Panels and airplanes aren’t really my thing. But we’re using the OBJ engine more and more in aircraft, blurring the lines between scenery code and aircraft code.
In X-Plane you can actually use the panel texture in any object. Pleaes don’t do this! There are two cases:
With X-Plane 860 you can attach many objects to an aircraft. But…you should only use the panel texture in the cockpit object.
The cockpit object is special! It is the only object that gets mouse-click tested. In the future we will decide how much of the 2-d panel to render to a texure (for the 3-d cockpit) based on the cockpit object. So…don’t use the panel texture in your other aircraft objects. Put your panel-textured triangles in the panel object.

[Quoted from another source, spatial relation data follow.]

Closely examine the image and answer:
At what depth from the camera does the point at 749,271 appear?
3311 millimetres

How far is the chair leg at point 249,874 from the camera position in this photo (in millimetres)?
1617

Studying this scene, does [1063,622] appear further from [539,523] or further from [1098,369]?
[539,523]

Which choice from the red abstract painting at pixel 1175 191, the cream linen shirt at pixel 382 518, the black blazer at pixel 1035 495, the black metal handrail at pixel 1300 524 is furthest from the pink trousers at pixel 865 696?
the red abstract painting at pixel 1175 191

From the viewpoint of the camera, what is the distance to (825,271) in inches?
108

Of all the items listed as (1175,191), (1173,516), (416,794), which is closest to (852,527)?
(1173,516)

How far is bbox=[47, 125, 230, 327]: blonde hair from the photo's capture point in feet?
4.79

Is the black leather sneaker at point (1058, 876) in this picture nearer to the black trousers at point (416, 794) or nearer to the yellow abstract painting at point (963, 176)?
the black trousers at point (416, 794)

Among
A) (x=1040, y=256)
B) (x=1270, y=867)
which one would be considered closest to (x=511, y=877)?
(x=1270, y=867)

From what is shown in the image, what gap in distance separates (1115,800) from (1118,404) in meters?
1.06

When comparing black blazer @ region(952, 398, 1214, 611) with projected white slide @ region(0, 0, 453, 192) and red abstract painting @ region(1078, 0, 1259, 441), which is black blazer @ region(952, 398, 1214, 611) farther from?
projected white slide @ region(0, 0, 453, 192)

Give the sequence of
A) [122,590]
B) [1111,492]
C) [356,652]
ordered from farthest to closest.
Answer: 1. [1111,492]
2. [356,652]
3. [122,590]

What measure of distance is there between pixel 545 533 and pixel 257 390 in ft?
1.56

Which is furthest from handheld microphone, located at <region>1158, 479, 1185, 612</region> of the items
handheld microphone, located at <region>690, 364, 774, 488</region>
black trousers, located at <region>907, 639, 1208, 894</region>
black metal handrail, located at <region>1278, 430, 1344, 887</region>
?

(You should do this anyway; switching to the panel texture creates a new batch*, so using it in a lot of separate objects is bad for framerate.)
Technically you can also use the panel texture in scenery objects. This is really just a big hack — all of the issues with optimzation apply to this case, plus: how can you even know the layout of the panel texture in scenery? Don’t do this!
* “Batch” is the technical term in the game development and authoring world for a set of triangles that can be drawn by the graphics card via single CPU command. While graphics cards can process tons and tons of triangles, the number of batches they can process is limited by CPU and bus speed, which advance much more slowly. Generally the number of batches is the limiting factor in X-Plane’s framerate.
It’s easy to see how many batches your OBJ8 contains: open the file and count the number of “TRIS” and “LINES” commands at the end. Ignoring lights, the sum of the TRIS and LINES commands is the number of batches! (HINT: fewer is better, and only one batch is great!)